Shaun White is the best at what he does. But at the Olympics, we don’t see him doing snowboard cross or the parallel slalom. It’s not that he’s not capable of competing, or even succeeding, at either, it’s that he’s unquestionably the king of the halfpipe. Part of the reason he’s so good is that he specializes in it, devoting the majority of his time and attention to that singular purpose. Other events have their own specialists and stars that are fashioned in the same way, and who one won’t find in the halfpipe competing against White, either.
Bode Miller doesn’t do aerials. He doesn’t do moguls. He doesn’t do the biathlon. And he doesn’t snowboard. Oh, he might give any of these activities a shot in his free time, but when it comes to demonstrating the pinnacle of his skills, you’ll find him on the steeps, competing in the Alpine disciplines. It’s what he does, and he’s among the best in the world. We don’t need or expect him to be good at anything else, and in fact to attempt to change sports would likely lessen his ability to perform at the highest level of Alpine skiing.

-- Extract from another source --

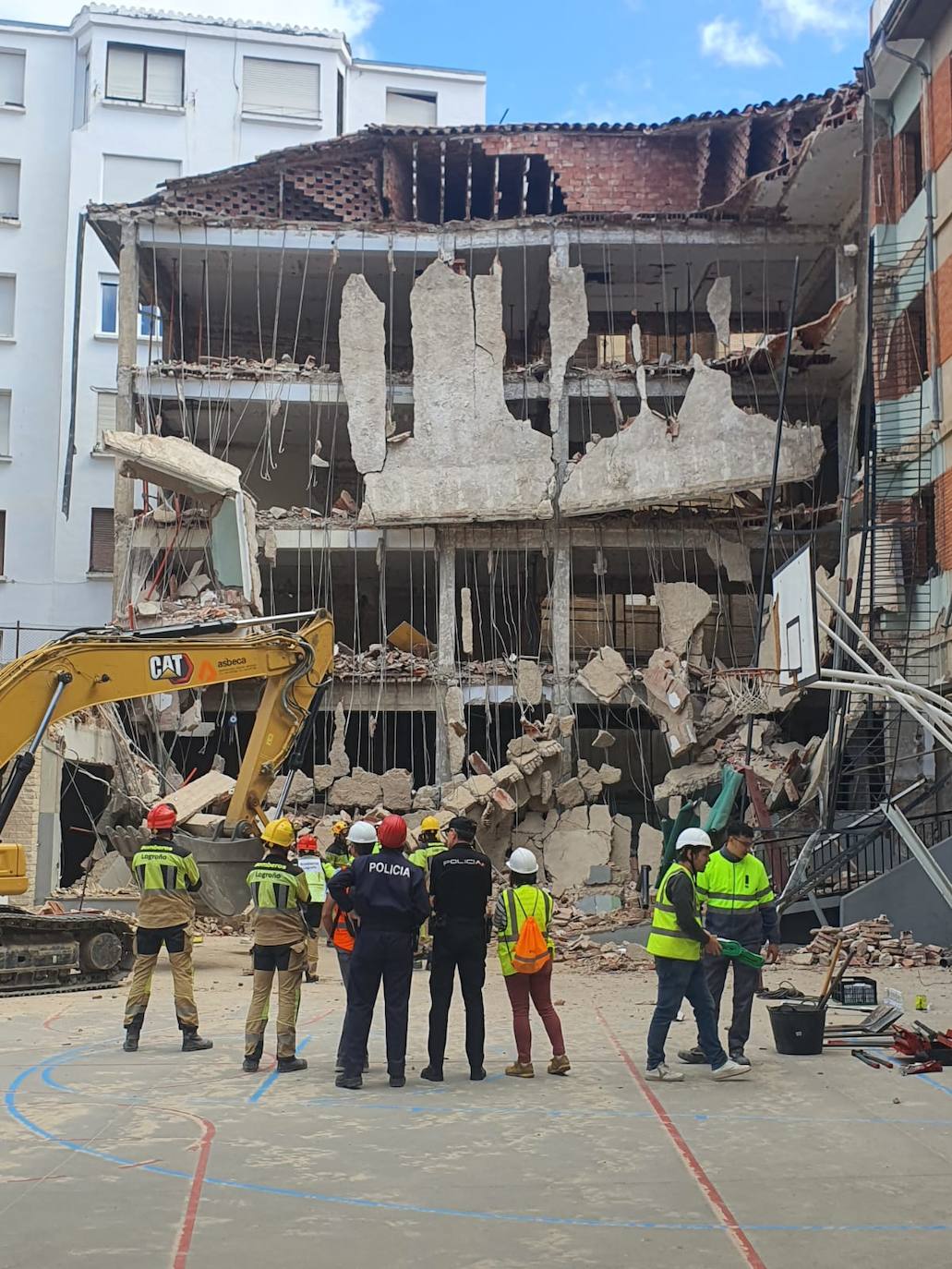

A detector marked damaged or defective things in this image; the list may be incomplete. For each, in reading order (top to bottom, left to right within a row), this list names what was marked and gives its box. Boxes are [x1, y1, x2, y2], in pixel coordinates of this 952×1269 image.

The same is true across the various Olympic disciplines. How many Nordic skiing events are there? With guns, without guns. Skating vs. classic. Sprints and marathons. Off the jumps and on the flats, or sometimes combining the two. Individual and team. And that’s just one small category of sport. Do Samuel Kamau Wanjiru and Usain Bolt compete against each other? No, and no one asks them to, nor thinks less of their abilities because they don’t do so. Is the standard of greatness for either somewhere in the middle…say, their ability to run a 1500 meter race? No.
Athletes specialize. It’s how they achieve greatness. Once in a great while, there’s a multidisciplinary success (e.g. Michael Phelps, though even he isn’t to be found on the archery field, much less paddling a kayak or atop a horse), but these are rarities. Usually, the 50 meter freestyle and the 200 meter butterfly stars are different people (and even Phelps doesn’t excel at the former). We don’t expect a sprinter to win the marathon, and we don’t expect a bobsledder to strap herself to a snowboard. And yet, many of us expect the wine in our glass to be judged first and foremost as a cocktail, no matter its intended form, function, or specialization. Why?
Wines can be specialists as well. They have different situational uses – a prosecco, a Madiran, and a liqueur tokay are rarely interchangeable, for example – and they have different qualities within those specializations. Sauvignon blanc and gewürztraminer do not go with the same foods. No, there’s no law against pretending otherwise, but there’s a measure of disrespect for the intent of the wine by insisting on their interchangeability. A high-acid, unoaked red from a region lush with tomato-based sauces is not intended as a sipping wine, it’s intended as a counterpoint to, and partner with, those sauces. No, there’s no rule that one can’t have a glass before or after dinner, but that glass is missing something of its purpose and intent.
We might be able to put Michael Phelps on skis and find that his innate athleticism would allow him to perform with some measure of skill. But he’ll likely never achieve what he can in the pool. And we can put a Taurasi in our cocktail glass, but it’s not likely to express everything it does with a slow braise of wild game. To insist otherwise is to insist that Phelps does, in fact, belong on a horse. And who wants to see that?